Give back every one of the rows below word for word, with no changes.

(Rows from a collection)
☆ ☆ ☆ ☆ ☆
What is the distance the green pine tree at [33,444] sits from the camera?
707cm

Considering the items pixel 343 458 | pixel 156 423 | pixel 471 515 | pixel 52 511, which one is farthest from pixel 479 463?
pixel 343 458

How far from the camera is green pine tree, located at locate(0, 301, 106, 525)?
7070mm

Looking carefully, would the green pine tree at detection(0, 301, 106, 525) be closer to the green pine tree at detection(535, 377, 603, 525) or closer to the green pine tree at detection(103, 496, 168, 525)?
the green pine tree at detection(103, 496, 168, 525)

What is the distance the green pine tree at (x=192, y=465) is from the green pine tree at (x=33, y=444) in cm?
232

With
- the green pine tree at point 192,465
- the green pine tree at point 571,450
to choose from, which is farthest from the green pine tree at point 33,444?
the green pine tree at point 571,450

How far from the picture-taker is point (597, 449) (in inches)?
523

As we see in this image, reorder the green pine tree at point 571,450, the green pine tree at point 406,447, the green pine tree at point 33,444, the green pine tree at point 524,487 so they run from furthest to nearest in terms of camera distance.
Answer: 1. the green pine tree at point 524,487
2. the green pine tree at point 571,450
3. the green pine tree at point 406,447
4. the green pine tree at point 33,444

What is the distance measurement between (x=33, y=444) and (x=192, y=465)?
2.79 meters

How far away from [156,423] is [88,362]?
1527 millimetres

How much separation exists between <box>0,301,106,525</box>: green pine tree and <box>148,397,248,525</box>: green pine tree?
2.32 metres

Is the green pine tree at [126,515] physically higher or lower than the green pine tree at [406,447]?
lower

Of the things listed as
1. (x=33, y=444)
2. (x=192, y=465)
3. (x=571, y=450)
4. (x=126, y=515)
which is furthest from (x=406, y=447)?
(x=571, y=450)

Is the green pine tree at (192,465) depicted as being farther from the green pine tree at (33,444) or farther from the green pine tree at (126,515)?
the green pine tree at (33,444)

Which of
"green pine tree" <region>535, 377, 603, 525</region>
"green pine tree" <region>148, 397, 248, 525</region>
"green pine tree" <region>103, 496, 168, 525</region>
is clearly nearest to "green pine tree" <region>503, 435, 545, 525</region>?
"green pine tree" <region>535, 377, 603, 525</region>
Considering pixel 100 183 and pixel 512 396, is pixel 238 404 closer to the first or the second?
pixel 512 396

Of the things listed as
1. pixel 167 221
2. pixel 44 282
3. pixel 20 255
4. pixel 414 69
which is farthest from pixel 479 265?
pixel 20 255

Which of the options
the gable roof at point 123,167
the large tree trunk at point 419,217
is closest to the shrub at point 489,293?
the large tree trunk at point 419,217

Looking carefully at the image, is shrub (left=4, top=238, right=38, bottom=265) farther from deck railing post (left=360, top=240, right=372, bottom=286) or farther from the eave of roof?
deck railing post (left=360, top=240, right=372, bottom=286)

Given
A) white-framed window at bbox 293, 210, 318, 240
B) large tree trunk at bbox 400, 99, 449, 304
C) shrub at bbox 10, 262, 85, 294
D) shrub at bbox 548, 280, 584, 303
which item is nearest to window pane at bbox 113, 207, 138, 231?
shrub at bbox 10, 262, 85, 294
☆ ☆ ☆ ☆ ☆
**Output**:
What is the distance the green pine tree at [33,444] sits from the camera?
707cm

Considering the items pixel 343 458 | pixel 156 423 | pixel 471 515 | pixel 52 511, which one is farthest from pixel 479 463?
pixel 343 458

How far from the camera is green pine tree, located at locate(0, 301, 106, 525)?
7070mm

Looking carefully, would the green pine tree at detection(0, 301, 106, 525) be closer to the green pine tree at detection(535, 377, 603, 525) or closer to the green pine tree at detection(103, 496, 168, 525)?
the green pine tree at detection(103, 496, 168, 525)

What is the distance the green pine tree at (x=192, y=465) is from the green pine tree at (x=33, y=444) in cm?
232

With
- the green pine tree at point 192,465
- the green pine tree at point 571,450
to choose from, which is farthest from the green pine tree at point 33,444?
the green pine tree at point 571,450

How far from the picture-taker is point (597, 449) (in inches)?
523

As we see in this image, reorder the green pine tree at point 571,450, the green pine tree at point 406,447, the green pine tree at point 33,444, the green pine tree at point 524,487 so they run from furthest to nearest in terms of camera distance.
Answer: 1. the green pine tree at point 524,487
2. the green pine tree at point 571,450
3. the green pine tree at point 406,447
4. the green pine tree at point 33,444

What is the distance measurement between (x=33, y=444) and (x=192, y=465)?
2.79 meters

How far away from [156,423] is [88,362]?
1527 millimetres

How much separation exists between <box>0,301,106,525</box>: green pine tree and <box>148,397,248,525</box>: green pine tree?
2.32 metres

Is the green pine tree at [126,515] physically higher or lower than the green pine tree at [406,447]?
lower

Of the things listed as
1. (x=33, y=444)
2. (x=192, y=465)
3. (x=571, y=450)
4. (x=126, y=515)
which is furthest from (x=406, y=447)?
(x=571, y=450)

Is the green pine tree at (192,465) depicted as being farther from the green pine tree at (33,444) or farther from the green pine tree at (126,515)?
the green pine tree at (33,444)

Which of
"green pine tree" <region>535, 377, 603, 525</region>
"green pine tree" <region>148, 397, 248, 525</region>
"green pine tree" <region>103, 496, 168, 525</region>
is clearly nearest to "green pine tree" <region>503, 435, 545, 525</region>?
"green pine tree" <region>535, 377, 603, 525</region>
Considering pixel 100 183 and pixel 512 396, is pixel 238 404 closer to the first or the second?
pixel 512 396

Of the things listed as
1. pixel 167 221
2. pixel 44 282
3. pixel 20 255
4. pixel 414 69
which is farthest from pixel 479 265?
pixel 20 255

Which of the options
the gable roof at point 123,167
the large tree trunk at point 419,217
is closest to the shrub at point 489,293?
the large tree trunk at point 419,217

Looking carefully at the image, is shrub (left=4, top=238, right=38, bottom=265) farther from deck railing post (left=360, top=240, right=372, bottom=286) or farther from the eave of roof?
deck railing post (left=360, top=240, right=372, bottom=286)

Given
A) white-framed window at bbox 293, 210, 318, 240
B) large tree trunk at bbox 400, 99, 449, 304
C) shrub at bbox 10, 262, 85, 294
D) shrub at bbox 548, 280, 584, 303
which item is nearest to window pane at bbox 113, 207, 138, 231?
shrub at bbox 10, 262, 85, 294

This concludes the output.